Beberapa kesimpulan pokok yang dihasilkan dari penelitian ini adalah bahwa persepsi risiko pelaku ekonomi dan tingkat risiko di sektor perbankan memiliki peran yang signifikan dalam mentransmisikan kebijakan moneter melalui jalur kredit di Indonesia. Variabel persepsi risiko pelaku ekonomi dan tingkat risiko di sektor perbankan saat berinteraksi dengan stance kebijakan moneter menyebabkan pembalikan arah dampak kebijakan moneter yang longgar. Stance kebijakan moneter yang longgar dapat merupakan sinyal bagi pelaku ekonomi di sektor perbankan sebagai kondisi perekonomian sedang menuju perkembangan yang kurang baik. Sebaliknya, stance kebijakan moneter yang ketat untuk mengkontraksi perekonomian melalui jalur kredit perbankan menjadi tidak efektif pada saat berinteraksi dengan variabel persepsi risiko pelaku dan tingkat risiko di sektor perbankan. Hal ini kemungkinan karena adanya dampak perilaku risiko yang bersifat mengeliminir peran kebijakan moneter dalam mengkontraksi perekonomian.

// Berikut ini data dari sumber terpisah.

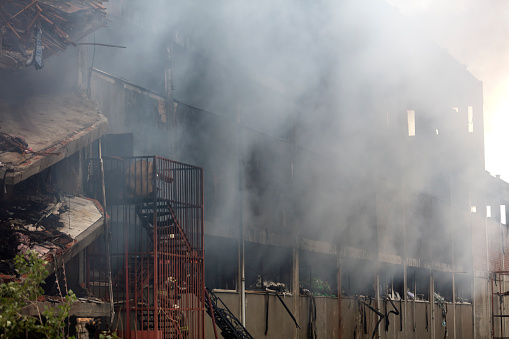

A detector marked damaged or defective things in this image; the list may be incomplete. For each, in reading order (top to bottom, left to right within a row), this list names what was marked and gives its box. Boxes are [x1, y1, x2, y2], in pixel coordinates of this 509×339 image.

rusty metal grille [88, 155, 204, 338]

Secara tidak langsung, temuan tersebut juga menyimpulkan bahwa untuk kasus Indonesia, stance kebijakan moneter yang longgar memiliki efek yang menyebabkan pelaku di sektor perbankan cenderung semakin  risk averse. Temuan ini berbeda dengan hasil temuan yang dikemukakan oleh Taylor (2009) untuk kasus negara-negara maju, dimana pada negara-negara maju pelonggaran kebijakan moneter menyebabkan pelaku ekonomi di sektor keuangan menjadi semakin risk taker. Analisis juga menunjukkan adanya indikasi dampak yang tidak simetris dari kebijakan moneter ketat dan longgar saat berinteraksi dengan variabel perilaku risiko. Pada saat kebijakan moneter ketat, perilaku risiko cenderung mengeliminir dampak pengetatan moneter terhadap dinamika jangka pendek kredit perbankan. Pada saat kebijakan moneter longgar, penurunan suku bunga kebijakan bank sentral tidak mampu menurunkan suku bunga kredit perbankan agar bisa mendorong peningkatan kredit, sebagai dampak dari perilaku risiko yang cenderung tinggi pada saat kondisi ekonomi dalam tekanan.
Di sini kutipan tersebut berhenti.